Koresponden sains BBC, Jonathan Amos, mengatakan roket tersebut bergerak di zona yang membentang 41 derajat ke utara dan selatan khatulistiwa - mencakup New York, Istanbul dan Beijing di utara serta Wellington dan Cile di selatan.
"Jika Anda tinggal di utara atau selatan zona ini, ia tidak akan menimpa Anda, dan jika Anda tinggal di dalam zona itu, dekat dengan ekuator, kemungkinan ada sesuatu yang jatuh sangat, sangat kecil — 70 % dari Bumi tertutup lautan jadi jika ada [puing-puing] yang selamat dari roket yang terbakar ketika jatuh ke bumi, kemungkinan besar ia akan berakhir di air,” ungkapnya.
Para ilmuwan memperkirakan roket itu akan jatuh pada 10 Mei, dengan marjin kesalahan kurang-lebih dua hari, dan kemungkinan besar mereka tidak akan tahu persis lokasi pendaratan roket itu sampai satu jam sebelumnya.
Sebuah peta bernama AstriaGraph, yang didanai oleh pemerintah AS, memungkinkan pelacakan semua objek buatan manusia di luar angkasa — sekitar 26.000 benda.
Profesor Moriba Jah, seorang insinyur kedirgantaraan dari University of Texas yang mengerjakan proyek tersebut, mengatakan: "Ukuran benda-benda itu berkisar dari telepon pintar hingga stasiun luar angkasa dan mungkin 3.500 dari mereka adalah satelit yang masih berfungsi, sisanya adalah sampah,” terangnya.
Dengan maraknya eksplorasi ruang angkasa di paruh kedua abad ke-20, jumlah puing-puing ruang angkasa semakin meningkat dan bisa menjadi ancaman bagi satelit yang masih berfungsi.
Menurut Profesor Jah, ada sekitar 200 benda besar, termasuk potongan-potongan roket tua, yang berpotensi menjadi "bom waktu".

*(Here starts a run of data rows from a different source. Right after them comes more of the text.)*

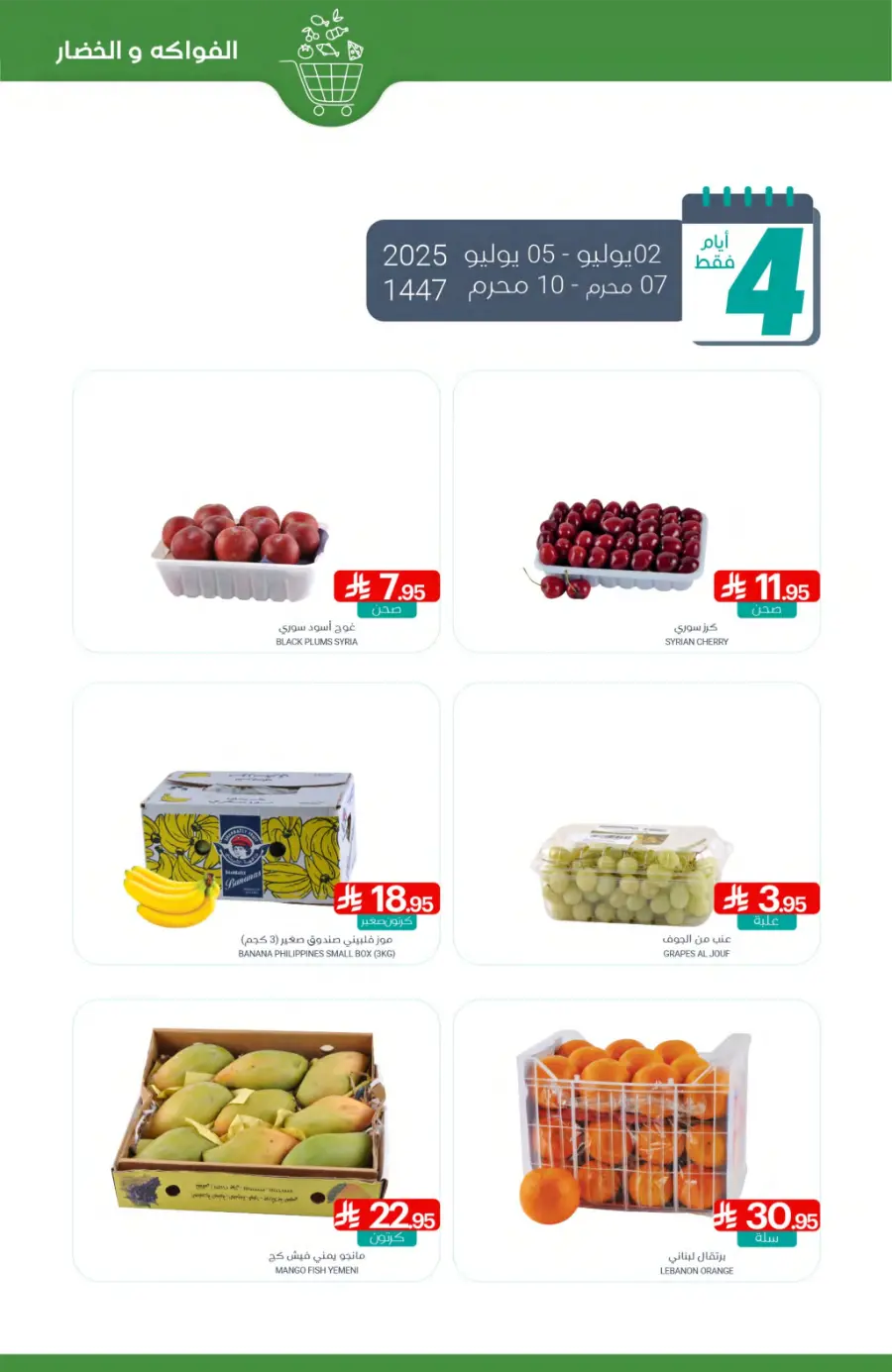 Weekly Best Offers – Shop Now! In Muntazah undefined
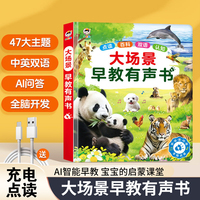 小儒童大场景早教书儿童点读有声故事会说话的宝宝认知启蒙学习机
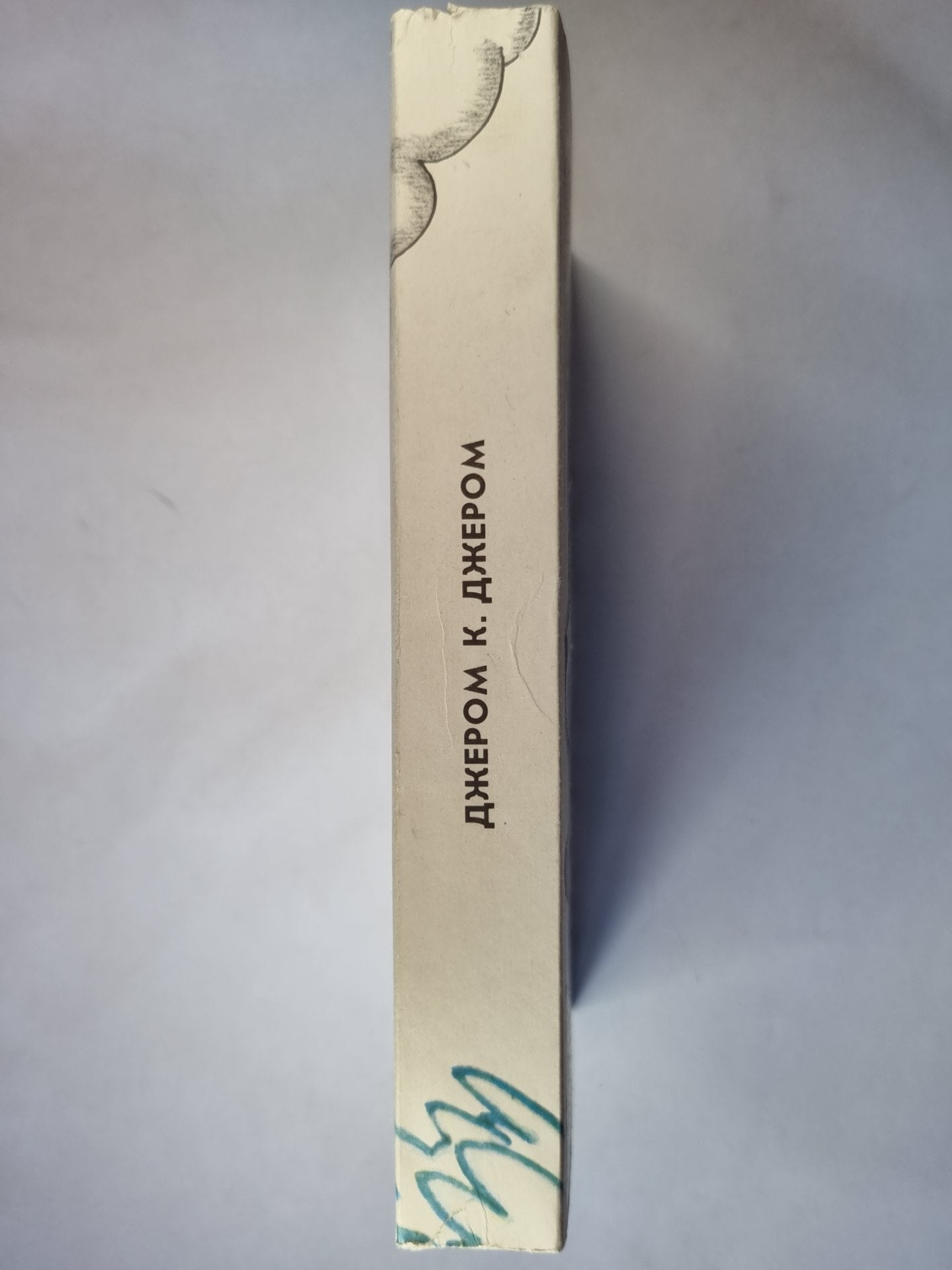 Трое в лодке, не считая собаки. Как мы писали роман. Рассказы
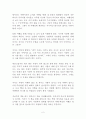 내 옆에 있는 사람 독후감 감상문 서평 이병률 2페이지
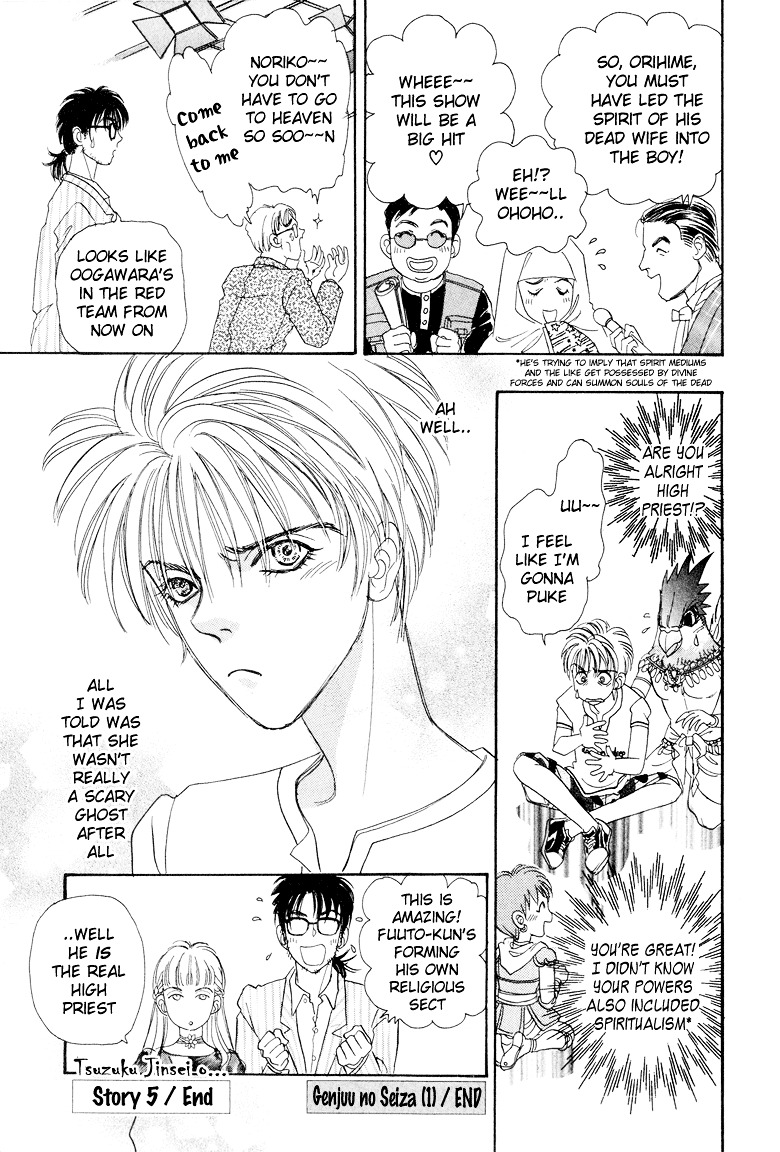 Genjuu no Seiza Chapter 5 page 36 - Chapter 5 : Story 5 - Father and Child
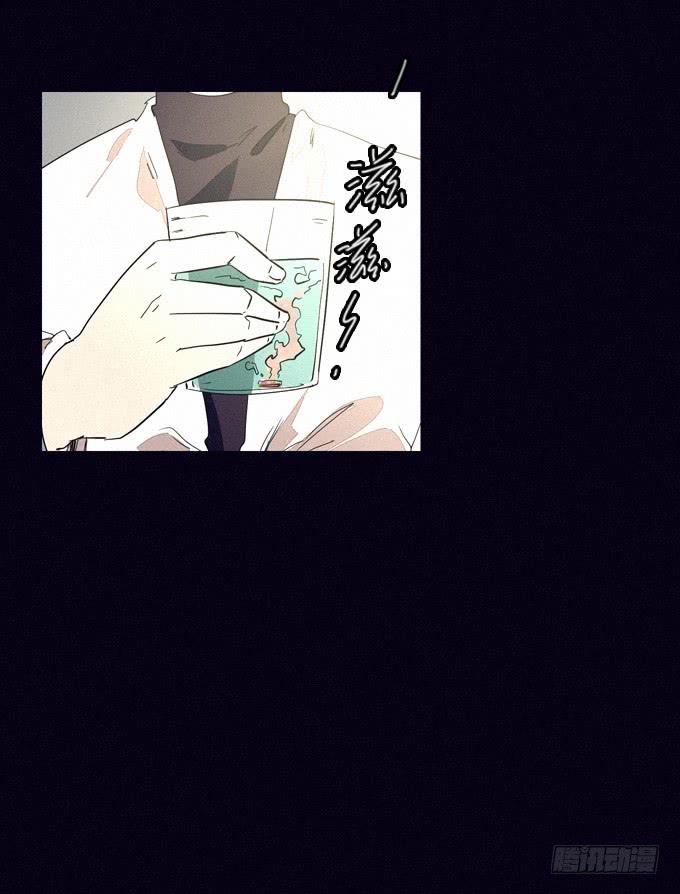 新的危机-第43话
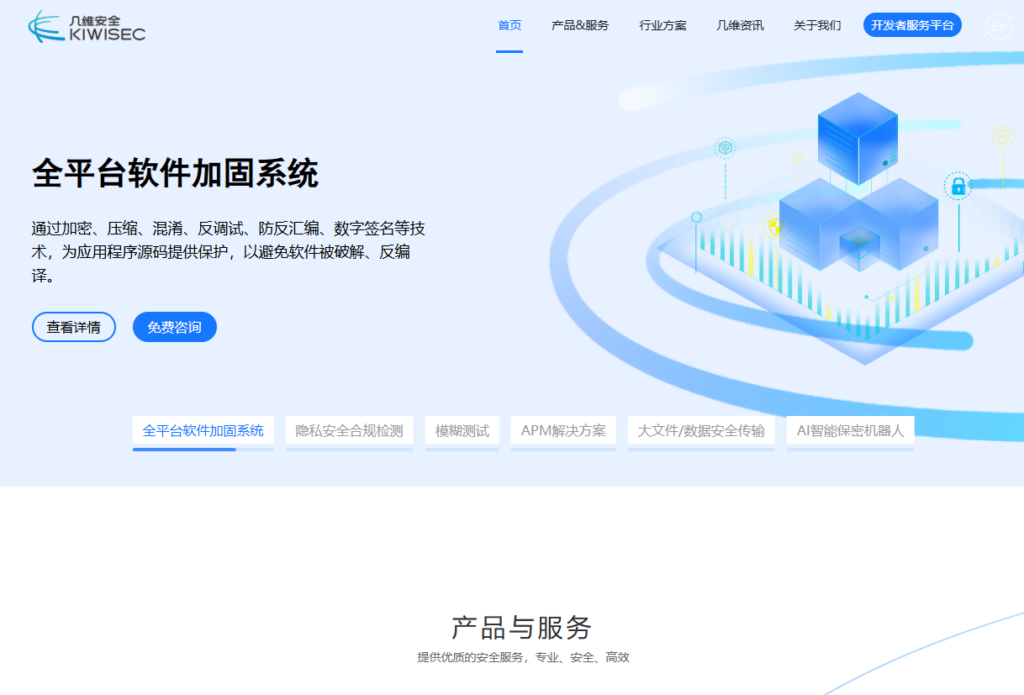 移动应用加固选型：2026 年安全平台性能与兼容性评测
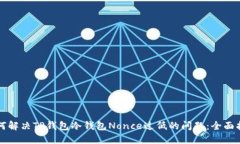 如何解决TP钱包冷钱包No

"Satelit yang menyediakan layanan seperti posisi, navigasi dan waktu, transaksi keuangan, peringatan cuaca, bisa kapan saja tertabrak salah satu sampah ini dan kemudian berhenti berfungsi. Jadi dampaknya akan signifikan bagi umat manusia jika kita kehilangan sebagian sumber daya berbasis ruang angkasa ini,” urainya.
Roket Long March 5B China dapat ditemukan di AstriaGraph, dengan sebutan CZ-5B.
Roket ini mengitari Bumi setiap 90 menit sekali, tetapi sulit untuk memperkirakan lintasan roket yang jatuh karena ada banyak variabel dan perhitungan yang perlu dilakukan.
Jadi untuk saat ini, para ilmuwan hanya memantau penurunannya, mengantisipasi kedatangannya kembali dalam waktu dekat.